Task goal: From the first line through the one containing "order: Eulipotyphla", restate the listing word for word, and give no other lines.

Records shown:
● ● ● ●
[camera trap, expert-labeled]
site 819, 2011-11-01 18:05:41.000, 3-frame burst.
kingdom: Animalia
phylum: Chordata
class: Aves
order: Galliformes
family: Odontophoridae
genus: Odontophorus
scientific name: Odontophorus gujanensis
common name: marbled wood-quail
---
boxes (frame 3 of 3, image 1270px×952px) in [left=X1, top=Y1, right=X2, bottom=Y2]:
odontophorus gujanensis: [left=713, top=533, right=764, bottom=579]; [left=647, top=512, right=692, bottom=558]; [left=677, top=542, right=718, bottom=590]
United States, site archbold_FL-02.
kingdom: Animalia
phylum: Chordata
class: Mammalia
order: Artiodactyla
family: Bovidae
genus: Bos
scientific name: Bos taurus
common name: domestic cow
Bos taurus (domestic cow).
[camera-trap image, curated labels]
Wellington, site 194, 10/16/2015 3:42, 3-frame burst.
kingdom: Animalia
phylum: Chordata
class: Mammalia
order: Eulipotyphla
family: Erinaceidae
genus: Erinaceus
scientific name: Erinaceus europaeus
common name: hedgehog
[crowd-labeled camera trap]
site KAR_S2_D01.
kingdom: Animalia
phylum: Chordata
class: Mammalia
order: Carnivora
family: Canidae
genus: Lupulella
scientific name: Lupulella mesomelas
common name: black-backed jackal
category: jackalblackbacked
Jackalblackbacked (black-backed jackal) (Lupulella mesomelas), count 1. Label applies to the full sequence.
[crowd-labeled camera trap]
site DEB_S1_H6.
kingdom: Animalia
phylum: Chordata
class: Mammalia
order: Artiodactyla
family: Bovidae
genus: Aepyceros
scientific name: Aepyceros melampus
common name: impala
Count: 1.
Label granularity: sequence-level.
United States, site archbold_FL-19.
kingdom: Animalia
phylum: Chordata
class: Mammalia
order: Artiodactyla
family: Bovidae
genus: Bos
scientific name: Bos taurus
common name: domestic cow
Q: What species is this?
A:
● ● ● ●
Exercise result:
[camera trap, expert-labeled]
site 819, 2011-11-01 18:05:41.000, 3-frame burst.
kingdom: Animalia
phylum: Chordata
class: Aves
order: Galliformes
family: Odontophoridae
genus: Odontophorus
scientific name: Odontophorus gujanensis
common name: marbled wood-quail
---
boxes (frame 3 of 3, image 1270px×952px) in [left=X1, top=Y1, right=X2, bottom=Y2]:
odontophorus gujanensis: [left=713, top=533, right=764, bottom=579]; [left=647, top=512, right=692, bottom=558]; [left=677, top=542, right=718, bottom=590]
United States, site archbold_FL-02.
kingdom: Animalia
phylum: Chordata
class: Mammalia
order: Artiodactyla
family: Bovidae
genus: Bos
scientific name: Bos taurus
common name: domestic cow
Bos taurus (domestic cow).
[camera-trap image, curated labels]
Wellington, site 194, 10/16/2015 3:42, 3-frame burst.
kingdom: Animalia
phylum: Chordata
class: Mammalia
order: Eulipotyphla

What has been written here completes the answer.